When I was in high school, the hot-ticket school lunch item was never salad, but greasy cheese pizza, spicy breaded chicken sandwiches, or hot dogs. Students were more likely to buy ice cream than a milk carton or fruit. Needless to say, the most popular items on the menu were definitely not the healthiest items on the menu, and I doubt that things have changed in the span of a few years.
Recently, school lunches have been the target of criticism by parents and politicians looking to improve child nutrition and reduce the nation’s childhood obesity epidemic. Plus, remember that many schools and universities are also working to improve conditions for students with food allergies. A large percentage of school-age children consume nearly half of their calories in the school cafeteria. Many poverty-stricken children rely on school lunches for both sustenance and nutrients. On top of that, over 30 million students are enrolled in the National School Lunch program, which provides reduced-cost or free lunches to students in need. Those two factors, coupled with the growing obesity epidemic, make it even more imperative that something be done about school lunches.
One teacher actually went undercover, eating, documenting, and blogging about school lunches every day for an entire school year. A good percentage of students at her school received free or reduced price lunches. However, students tended to pick at their food, which was mostly either packaged or frozen instead of fresh. The teacher noted that when one student consumed 5 sugar cookies (that he’d bartered for at lunch), he bounced off the walls and was unable to focus for the rest of the day.

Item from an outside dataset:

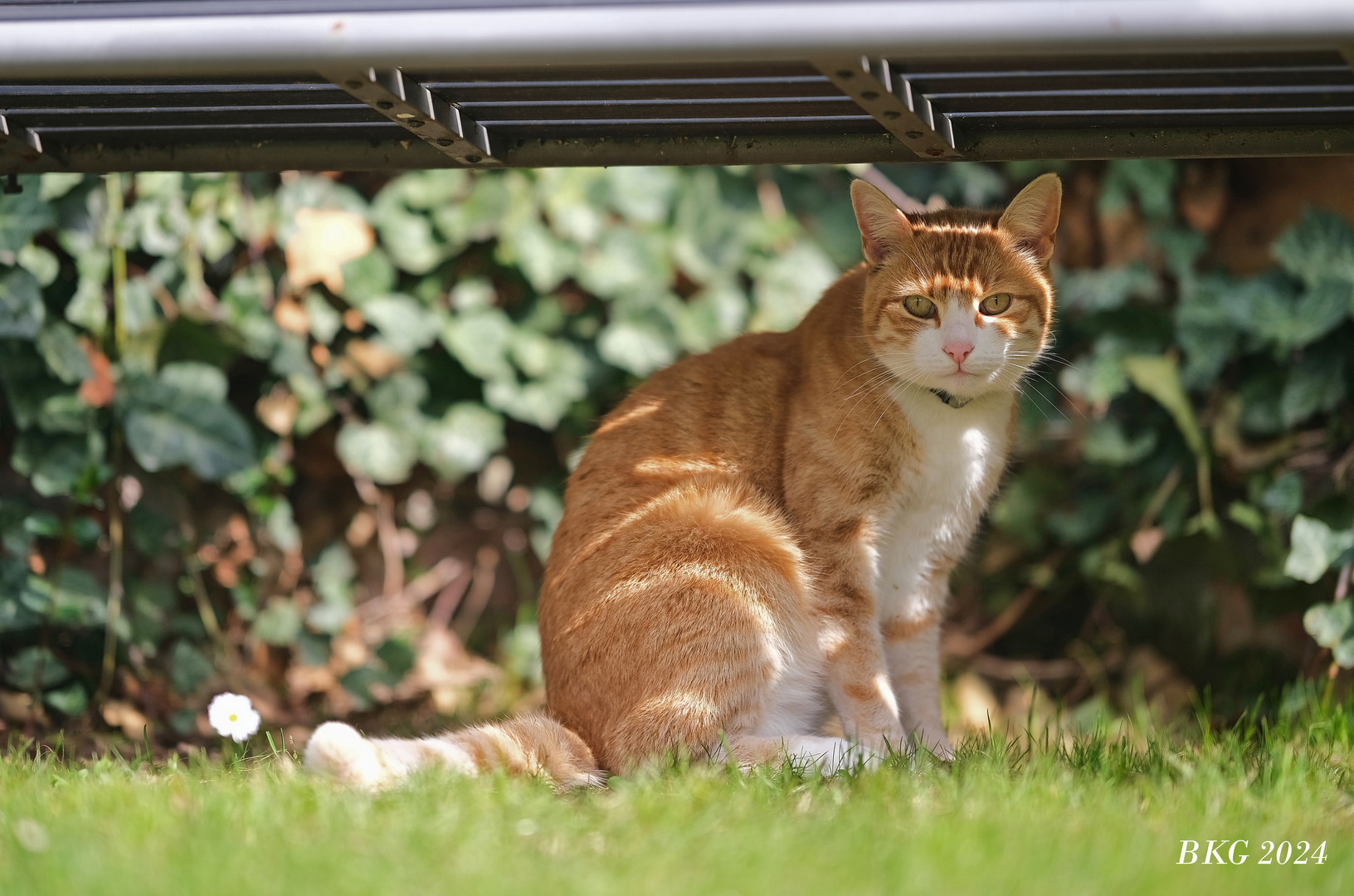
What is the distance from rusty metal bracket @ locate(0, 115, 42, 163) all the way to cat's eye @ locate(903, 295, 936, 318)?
2046 millimetres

Food truly impacts both the mental and physical well-being of kids, making it imperative to provide them with the healthiest, freshest food possible.
Although schools do have nutritional standards (for reimbursement purposes), often side items like French fries are counted as vegetables. Plus, many a la carte items like French fries, Supporters of the Healthy Hunger Free Kids Act argue that kids should have access to healthy meals, even at school.
On December 13th, President Obama signed the Healthy Hunger Free Kids Act into law, pumping over 4.5 billion dollars into school lunch programs nationwide, subsidizing more meals for students in poverty-stricken areas and improving the overall nutritional quality of food served in school cafeterias.
As a result of this new legislation, over 100,000 more children will be eligible for school lunch programs. The Healthy Hunger Free Kids Act will also add healthier options to school vending machines and increase the meal reimbursement rate by 6 cents per lunch. The bill received bipartisan support in the Senate, although some budget-conscious Republicans are understandably concerned about the 4.5 billion dollar price tag.
These initiatives may not seem like much, but they are a step in the right direction regarding child nutrition. While schools should not bear the entire burden of child nutrition, it is important that schools provide adequate meals for our children. Hopefully the Healthy Hunger Free Kids Act will provide needy kids with the healthful food they need to thrive.